**Problem:** Return every record below exactly as written, but leave out the pictures.

**Listing:**

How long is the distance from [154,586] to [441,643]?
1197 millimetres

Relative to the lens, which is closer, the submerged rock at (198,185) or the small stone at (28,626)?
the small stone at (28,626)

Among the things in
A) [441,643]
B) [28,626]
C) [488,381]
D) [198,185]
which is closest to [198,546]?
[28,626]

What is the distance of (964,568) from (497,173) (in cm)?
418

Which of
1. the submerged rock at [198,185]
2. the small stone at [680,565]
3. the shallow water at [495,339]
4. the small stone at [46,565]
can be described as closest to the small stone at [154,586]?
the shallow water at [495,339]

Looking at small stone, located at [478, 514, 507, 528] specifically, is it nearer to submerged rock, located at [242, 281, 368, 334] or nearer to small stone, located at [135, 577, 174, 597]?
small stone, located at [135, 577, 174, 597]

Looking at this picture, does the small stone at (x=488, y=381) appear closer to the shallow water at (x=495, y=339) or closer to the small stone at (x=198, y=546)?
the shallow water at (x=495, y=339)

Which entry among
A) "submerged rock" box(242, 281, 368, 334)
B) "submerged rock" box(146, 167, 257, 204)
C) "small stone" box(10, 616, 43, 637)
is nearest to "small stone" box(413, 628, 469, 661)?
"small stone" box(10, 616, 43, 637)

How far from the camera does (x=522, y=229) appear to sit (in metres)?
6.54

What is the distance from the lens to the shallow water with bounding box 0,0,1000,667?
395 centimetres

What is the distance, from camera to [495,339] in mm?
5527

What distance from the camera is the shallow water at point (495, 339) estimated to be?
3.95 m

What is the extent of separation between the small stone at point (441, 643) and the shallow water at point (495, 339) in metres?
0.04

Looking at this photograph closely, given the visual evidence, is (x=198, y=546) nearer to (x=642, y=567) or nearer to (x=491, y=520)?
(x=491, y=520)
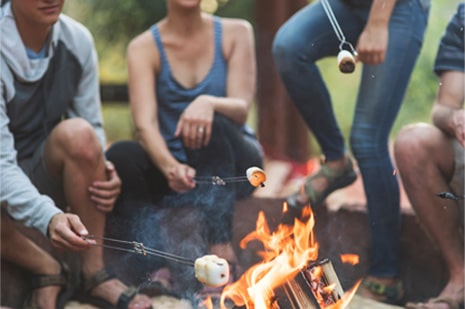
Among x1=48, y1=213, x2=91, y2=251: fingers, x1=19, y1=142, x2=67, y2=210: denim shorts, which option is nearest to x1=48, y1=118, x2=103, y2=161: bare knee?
x1=19, y1=142, x2=67, y2=210: denim shorts

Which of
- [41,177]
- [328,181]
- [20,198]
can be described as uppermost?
[20,198]

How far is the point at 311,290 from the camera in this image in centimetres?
217

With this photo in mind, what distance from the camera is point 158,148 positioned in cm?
285

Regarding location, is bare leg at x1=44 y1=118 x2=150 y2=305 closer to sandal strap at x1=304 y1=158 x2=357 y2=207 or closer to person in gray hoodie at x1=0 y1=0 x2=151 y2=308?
person in gray hoodie at x1=0 y1=0 x2=151 y2=308

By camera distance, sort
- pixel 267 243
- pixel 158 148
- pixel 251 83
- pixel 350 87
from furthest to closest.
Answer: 1. pixel 350 87
2. pixel 251 83
3. pixel 158 148
4. pixel 267 243

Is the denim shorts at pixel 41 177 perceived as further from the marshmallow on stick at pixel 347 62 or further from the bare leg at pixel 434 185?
the bare leg at pixel 434 185

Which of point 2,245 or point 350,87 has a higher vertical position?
point 2,245

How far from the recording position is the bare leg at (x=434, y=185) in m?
2.65

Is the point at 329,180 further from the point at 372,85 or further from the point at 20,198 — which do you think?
the point at 20,198

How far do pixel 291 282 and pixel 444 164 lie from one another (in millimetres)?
824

**Result of the exercise:**
How long is the distance from [154,586] to [441,643]?
1197 millimetres

Relative to the lens, which is closer, the submerged rock at (198,185) or the small stone at (28,626)?
the small stone at (28,626)

Among the things in
A) [441,643]
B) [28,626]
C) [488,381]
D) [198,185]
which is closest to [198,546]?
[28,626]

What is the distance of (964,568) from (497,173) (in cm)?
418

Which of
1. the submerged rock at [198,185]
2. the small stone at [680,565]
3. the shallow water at [495,339]
4. the small stone at [46,565]
can be described as closest to the small stone at [154,586]?
the shallow water at [495,339]

Looking at small stone, located at [478, 514, 507, 528] specifically, is it nearer to submerged rock, located at [242, 281, 368, 334] or nearer to small stone, located at [135, 577, 174, 597]?
small stone, located at [135, 577, 174, 597]

Looking at this picture, does the small stone at (x=488, y=381) appear closer to the shallow water at (x=495, y=339) or closer to the small stone at (x=198, y=546)?
the shallow water at (x=495, y=339)

Which entry among
A) "submerged rock" box(242, 281, 368, 334)
B) "submerged rock" box(146, 167, 257, 204)
C) "small stone" box(10, 616, 43, 637)
is nearest to "small stone" box(413, 628, 469, 661)?
"small stone" box(10, 616, 43, 637)

How far from the camera does (x=522, y=229) appear to sit (in metres)?
6.54

What is the distance from the lens to the shallow water with bounding box 0,0,1000,667?
395 centimetres

What is the distance, from camera to [495,339] in mm?
5527

What distance from the camera is the shallow water at point (495, 339) estimated to be?
3.95 m

What is the extent of separation between the small stone at point (441, 643) and the shallow water at point (495, 339) in metres?
0.04

Looking at this photograph closely, given the visual evidence, is (x=198, y=546) nearer to (x=642, y=567) or nearer to (x=491, y=520)?
(x=491, y=520)
Among x1=48, y1=213, x2=91, y2=251: fingers, x1=19, y1=142, x2=67, y2=210: denim shorts, which option is nearest to x1=48, y1=118, x2=103, y2=161: bare knee?
x1=19, y1=142, x2=67, y2=210: denim shorts

Which of
- [41,177]
- [328,181]
- [20,198]
can be described as uppermost?
[20,198]

How far is the point at 311,290 from the camera in this image in centimetres?
217

With this photo in mind, what distance from the camera is point 158,148 positioned in cm?
285

Regarding location, is bare leg at x1=44 y1=118 x2=150 y2=305 closer to sandal strap at x1=304 y1=158 x2=357 y2=207 or closer to person in gray hoodie at x1=0 y1=0 x2=151 y2=308?
person in gray hoodie at x1=0 y1=0 x2=151 y2=308

By camera distance, sort
- pixel 267 243
- pixel 158 148
- pixel 251 83
- pixel 350 87
from furthest to closest.
Answer: 1. pixel 350 87
2. pixel 251 83
3. pixel 158 148
4. pixel 267 243

Is the denim shorts at pixel 41 177 perceived as further from the marshmallow on stick at pixel 347 62 or further from the bare leg at pixel 434 185?
the bare leg at pixel 434 185

Which of point 2,245 or point 350,87 has a higher vertical position?
point 2,245

How far from the recording position is the bare leg at (x=434, y=185) in m?
2.65

Is the point at 329,180 further from the point at 372,85 or further from the point at 20,198 — which do you think?
the point at 20,198

How far do pixel 291 282 and pixel 444 164 lie from one another (in millimetres)?
824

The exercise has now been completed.